Clive Thompson's got a fascinating rumination on what a revelation about the composition of the Humboldt squid's razor-sharp beak means for materials science:
There are many weird things about the giant Humboldt squid, but here's one of the strangest: Its beak. The squid's beak is one of the hardest organic substances in existence – such that the sharp point can slice through a fish or whale like a Ginsu knife. Yet the beak is attached to squid flesh that itself is the texture of jello. How precisely does a gelatinous animal safely wield such a razor-sharp weapon? Why doesn't it just sort of, y'know, rip off? It's as if you tried to carve a roast with a knife that doesn't have a handle: It would cut into your fingers as much as the roast.

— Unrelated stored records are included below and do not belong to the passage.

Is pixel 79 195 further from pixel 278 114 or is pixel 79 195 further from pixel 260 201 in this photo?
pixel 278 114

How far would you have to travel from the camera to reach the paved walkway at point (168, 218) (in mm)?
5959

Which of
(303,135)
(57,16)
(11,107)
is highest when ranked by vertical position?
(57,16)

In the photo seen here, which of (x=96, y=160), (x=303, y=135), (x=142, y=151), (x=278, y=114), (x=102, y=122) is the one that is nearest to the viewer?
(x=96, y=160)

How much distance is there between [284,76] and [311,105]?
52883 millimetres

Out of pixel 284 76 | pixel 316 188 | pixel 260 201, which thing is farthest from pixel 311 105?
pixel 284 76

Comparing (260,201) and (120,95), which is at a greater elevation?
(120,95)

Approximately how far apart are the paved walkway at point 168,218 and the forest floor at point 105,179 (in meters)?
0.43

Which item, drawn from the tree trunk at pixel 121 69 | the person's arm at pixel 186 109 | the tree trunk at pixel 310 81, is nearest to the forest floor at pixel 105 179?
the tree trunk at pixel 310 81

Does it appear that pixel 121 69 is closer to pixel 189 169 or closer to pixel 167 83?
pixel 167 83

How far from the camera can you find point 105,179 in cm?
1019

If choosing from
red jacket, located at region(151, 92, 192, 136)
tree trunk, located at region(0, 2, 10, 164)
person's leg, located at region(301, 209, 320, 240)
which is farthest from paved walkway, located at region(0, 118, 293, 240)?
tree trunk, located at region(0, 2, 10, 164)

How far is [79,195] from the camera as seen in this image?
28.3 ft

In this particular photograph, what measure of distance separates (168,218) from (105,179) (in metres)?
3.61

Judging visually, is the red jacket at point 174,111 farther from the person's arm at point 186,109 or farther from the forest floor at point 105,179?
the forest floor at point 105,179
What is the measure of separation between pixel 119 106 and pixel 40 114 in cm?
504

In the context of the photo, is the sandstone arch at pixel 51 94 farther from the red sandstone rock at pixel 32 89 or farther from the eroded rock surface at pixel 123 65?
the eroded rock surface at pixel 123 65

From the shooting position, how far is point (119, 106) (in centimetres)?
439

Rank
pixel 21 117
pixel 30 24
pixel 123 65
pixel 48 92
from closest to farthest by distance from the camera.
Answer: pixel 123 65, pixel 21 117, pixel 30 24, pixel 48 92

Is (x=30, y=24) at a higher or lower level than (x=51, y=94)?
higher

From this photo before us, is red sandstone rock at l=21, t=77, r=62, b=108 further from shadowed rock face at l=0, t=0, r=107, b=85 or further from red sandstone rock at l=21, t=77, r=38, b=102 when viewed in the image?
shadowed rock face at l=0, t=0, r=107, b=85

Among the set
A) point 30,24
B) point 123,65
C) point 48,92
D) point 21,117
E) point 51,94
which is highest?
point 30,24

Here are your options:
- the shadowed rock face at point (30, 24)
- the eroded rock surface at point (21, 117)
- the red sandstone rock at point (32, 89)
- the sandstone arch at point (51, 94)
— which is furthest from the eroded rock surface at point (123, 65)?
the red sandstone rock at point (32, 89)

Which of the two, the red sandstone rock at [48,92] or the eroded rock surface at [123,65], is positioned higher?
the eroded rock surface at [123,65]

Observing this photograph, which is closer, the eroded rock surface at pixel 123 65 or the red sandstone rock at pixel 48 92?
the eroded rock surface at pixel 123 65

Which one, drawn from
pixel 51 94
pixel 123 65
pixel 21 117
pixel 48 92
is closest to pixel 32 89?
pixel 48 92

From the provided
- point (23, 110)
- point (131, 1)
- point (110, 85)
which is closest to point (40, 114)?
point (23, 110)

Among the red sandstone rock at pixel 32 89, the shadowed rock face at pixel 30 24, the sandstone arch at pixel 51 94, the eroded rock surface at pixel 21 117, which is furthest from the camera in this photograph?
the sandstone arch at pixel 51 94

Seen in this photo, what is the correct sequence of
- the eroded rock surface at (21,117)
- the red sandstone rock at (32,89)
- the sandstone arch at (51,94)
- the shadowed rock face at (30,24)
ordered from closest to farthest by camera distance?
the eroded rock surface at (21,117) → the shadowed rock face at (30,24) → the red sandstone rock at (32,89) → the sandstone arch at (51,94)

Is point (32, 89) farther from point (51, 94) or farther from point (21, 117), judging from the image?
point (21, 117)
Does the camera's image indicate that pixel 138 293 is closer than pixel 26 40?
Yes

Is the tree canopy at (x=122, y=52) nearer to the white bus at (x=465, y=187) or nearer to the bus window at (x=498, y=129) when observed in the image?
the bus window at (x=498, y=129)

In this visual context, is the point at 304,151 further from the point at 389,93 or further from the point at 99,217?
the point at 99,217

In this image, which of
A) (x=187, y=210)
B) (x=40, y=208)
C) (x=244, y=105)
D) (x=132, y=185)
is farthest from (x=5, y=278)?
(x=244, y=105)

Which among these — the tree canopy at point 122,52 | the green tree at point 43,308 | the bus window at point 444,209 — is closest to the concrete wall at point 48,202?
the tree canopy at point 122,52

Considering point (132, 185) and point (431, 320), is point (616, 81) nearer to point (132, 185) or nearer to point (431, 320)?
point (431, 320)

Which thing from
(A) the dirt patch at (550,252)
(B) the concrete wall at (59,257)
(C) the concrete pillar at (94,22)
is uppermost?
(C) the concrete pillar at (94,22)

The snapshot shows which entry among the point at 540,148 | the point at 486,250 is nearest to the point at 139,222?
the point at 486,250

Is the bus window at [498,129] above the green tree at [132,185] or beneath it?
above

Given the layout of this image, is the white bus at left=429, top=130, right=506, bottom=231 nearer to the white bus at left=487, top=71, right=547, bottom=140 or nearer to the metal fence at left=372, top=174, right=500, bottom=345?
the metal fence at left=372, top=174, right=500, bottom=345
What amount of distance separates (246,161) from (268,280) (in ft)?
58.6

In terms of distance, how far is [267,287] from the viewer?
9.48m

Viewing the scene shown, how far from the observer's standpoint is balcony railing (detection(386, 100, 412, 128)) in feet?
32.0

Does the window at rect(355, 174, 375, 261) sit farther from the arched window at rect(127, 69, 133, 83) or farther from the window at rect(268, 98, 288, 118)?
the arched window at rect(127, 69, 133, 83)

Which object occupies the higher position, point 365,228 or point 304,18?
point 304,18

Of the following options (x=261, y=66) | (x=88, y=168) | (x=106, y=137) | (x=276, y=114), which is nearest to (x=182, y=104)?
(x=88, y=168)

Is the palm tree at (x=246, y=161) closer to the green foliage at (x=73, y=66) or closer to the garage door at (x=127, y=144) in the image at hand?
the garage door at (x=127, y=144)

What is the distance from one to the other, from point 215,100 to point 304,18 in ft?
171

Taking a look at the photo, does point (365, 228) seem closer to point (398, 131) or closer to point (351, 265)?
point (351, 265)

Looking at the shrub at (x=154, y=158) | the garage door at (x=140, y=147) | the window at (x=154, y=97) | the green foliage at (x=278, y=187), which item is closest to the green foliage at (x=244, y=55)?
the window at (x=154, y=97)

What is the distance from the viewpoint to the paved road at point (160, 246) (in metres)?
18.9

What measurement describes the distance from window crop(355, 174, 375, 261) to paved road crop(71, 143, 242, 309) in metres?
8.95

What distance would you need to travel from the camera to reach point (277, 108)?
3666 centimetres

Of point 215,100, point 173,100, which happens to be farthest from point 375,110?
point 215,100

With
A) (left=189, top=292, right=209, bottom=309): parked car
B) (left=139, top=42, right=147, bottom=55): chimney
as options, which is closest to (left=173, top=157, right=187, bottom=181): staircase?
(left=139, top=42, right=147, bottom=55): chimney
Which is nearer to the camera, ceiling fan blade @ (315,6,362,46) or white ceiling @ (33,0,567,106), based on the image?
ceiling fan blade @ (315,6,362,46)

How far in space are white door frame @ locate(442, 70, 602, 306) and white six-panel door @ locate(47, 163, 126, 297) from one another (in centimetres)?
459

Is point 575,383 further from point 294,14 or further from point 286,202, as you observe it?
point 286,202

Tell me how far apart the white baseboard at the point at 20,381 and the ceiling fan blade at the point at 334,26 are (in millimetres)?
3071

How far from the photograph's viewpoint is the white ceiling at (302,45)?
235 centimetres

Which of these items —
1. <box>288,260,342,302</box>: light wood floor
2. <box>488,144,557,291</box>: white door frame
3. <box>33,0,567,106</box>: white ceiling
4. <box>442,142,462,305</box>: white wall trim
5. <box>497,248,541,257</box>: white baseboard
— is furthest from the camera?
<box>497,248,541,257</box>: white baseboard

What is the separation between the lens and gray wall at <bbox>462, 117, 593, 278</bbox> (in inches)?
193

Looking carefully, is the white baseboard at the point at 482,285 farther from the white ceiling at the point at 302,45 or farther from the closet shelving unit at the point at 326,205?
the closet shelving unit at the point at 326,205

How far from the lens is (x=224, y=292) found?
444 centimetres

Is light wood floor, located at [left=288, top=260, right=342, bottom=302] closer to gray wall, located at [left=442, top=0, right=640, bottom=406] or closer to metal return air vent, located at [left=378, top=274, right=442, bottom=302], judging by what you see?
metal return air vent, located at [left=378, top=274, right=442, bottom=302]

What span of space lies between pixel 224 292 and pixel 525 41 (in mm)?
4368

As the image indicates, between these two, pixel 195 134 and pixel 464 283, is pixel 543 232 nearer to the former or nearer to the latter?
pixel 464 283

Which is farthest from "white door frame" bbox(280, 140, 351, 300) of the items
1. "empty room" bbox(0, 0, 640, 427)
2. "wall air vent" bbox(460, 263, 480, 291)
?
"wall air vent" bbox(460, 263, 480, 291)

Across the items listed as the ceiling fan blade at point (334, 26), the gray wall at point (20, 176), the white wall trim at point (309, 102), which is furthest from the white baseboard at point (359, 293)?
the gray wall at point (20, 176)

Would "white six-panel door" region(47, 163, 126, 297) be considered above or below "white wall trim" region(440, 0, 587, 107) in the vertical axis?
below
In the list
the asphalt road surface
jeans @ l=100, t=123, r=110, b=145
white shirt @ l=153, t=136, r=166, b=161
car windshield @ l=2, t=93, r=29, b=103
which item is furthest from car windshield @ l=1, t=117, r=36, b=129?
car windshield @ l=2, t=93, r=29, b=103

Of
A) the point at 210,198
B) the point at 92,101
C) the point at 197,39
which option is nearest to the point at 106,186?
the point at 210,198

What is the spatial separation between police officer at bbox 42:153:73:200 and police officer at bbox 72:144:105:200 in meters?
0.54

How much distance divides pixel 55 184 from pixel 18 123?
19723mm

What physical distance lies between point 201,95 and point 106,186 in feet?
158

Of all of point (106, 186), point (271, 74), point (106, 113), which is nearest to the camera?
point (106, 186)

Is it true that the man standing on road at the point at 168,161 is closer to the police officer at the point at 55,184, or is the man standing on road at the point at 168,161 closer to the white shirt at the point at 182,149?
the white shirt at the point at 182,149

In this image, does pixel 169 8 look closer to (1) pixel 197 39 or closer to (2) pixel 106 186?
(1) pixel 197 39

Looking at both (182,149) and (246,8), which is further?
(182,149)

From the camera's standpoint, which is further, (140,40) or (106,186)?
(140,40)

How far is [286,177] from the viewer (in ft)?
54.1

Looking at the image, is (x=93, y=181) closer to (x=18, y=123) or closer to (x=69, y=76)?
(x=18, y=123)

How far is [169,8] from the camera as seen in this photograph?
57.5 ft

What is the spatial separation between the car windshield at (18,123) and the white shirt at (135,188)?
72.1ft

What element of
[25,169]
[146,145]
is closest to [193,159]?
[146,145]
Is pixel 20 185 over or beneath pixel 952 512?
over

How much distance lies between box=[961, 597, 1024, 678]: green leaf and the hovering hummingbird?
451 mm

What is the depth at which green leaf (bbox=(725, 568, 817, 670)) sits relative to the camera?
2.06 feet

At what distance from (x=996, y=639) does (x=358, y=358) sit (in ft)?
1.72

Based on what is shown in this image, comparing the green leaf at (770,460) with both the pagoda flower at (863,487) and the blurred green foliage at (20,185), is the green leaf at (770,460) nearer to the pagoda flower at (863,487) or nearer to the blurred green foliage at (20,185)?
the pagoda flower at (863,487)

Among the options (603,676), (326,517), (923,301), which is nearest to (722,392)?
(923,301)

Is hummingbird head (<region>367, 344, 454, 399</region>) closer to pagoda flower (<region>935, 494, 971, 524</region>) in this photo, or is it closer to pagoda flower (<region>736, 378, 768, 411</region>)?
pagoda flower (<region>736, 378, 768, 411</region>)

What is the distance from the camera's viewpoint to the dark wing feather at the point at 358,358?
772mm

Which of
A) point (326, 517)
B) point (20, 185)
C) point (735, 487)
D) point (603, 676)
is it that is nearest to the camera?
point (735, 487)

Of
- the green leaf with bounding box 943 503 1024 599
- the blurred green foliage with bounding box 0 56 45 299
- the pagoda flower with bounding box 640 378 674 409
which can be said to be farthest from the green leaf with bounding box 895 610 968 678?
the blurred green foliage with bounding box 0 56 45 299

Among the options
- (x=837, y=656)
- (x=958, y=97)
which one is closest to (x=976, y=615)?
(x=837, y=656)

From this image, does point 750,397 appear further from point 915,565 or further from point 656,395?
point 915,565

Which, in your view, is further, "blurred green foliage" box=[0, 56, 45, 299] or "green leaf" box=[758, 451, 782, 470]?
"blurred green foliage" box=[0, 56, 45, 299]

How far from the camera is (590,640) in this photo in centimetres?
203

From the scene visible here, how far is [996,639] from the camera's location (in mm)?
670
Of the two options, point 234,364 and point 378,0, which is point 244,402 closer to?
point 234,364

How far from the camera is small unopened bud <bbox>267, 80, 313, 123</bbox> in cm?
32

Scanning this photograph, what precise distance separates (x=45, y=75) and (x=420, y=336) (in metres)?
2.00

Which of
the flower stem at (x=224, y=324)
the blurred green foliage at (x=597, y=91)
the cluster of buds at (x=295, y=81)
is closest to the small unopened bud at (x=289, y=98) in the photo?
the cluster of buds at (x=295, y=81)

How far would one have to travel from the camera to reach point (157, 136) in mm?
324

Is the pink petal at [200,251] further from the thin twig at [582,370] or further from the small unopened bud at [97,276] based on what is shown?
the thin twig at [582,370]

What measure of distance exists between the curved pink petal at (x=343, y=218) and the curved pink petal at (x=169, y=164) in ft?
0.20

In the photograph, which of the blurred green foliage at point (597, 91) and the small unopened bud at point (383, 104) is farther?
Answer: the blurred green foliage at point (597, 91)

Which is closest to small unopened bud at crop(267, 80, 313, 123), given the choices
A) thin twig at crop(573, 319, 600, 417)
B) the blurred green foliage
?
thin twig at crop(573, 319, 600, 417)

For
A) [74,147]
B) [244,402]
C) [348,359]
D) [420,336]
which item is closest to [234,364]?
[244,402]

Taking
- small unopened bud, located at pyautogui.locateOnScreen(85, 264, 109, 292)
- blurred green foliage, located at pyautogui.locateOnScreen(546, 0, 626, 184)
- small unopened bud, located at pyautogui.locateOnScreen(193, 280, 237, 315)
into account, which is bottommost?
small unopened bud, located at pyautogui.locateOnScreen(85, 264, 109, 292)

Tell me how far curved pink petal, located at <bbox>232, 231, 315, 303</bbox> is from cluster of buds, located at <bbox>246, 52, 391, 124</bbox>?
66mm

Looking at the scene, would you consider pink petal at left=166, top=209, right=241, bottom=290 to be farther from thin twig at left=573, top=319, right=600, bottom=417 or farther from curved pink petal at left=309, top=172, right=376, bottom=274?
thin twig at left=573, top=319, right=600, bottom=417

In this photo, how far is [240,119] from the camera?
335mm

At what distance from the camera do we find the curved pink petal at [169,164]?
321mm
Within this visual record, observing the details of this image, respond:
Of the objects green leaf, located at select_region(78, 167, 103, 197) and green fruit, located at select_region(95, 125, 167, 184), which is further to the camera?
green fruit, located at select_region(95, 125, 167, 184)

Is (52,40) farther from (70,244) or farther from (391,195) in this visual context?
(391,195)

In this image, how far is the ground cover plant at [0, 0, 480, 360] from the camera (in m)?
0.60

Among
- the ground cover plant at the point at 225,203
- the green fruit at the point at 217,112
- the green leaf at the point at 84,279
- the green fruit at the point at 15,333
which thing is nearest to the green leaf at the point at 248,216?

This question has haunted many a marine biologist. So recently a team of materials scientists at the University of California decided to carefully examine the physical properties of the beak. Their discovery? The beak contains a huge gradation of stiffness: The tip of the beak is 100 times more rigid than the base of the beak – so the base can blend easily with the surrounding flesh. Water is the key to the proper functioning of this gradient: If the beak is dried out, the soft base calcifies until it's nearly as dense and rigid as the peak. (You can read their paper – "The Transition from Stiff to Compliant Materials in Squid Beaks" in PDF format here.)
Now the scientists are trying to figure out how to artificially replicate this remarkable gradient, because it's so radically different from the way we humans traditionally develop materials. We know how to create materials that are really stiff or really soft, but not ones that slide gradually from one to the other extreme.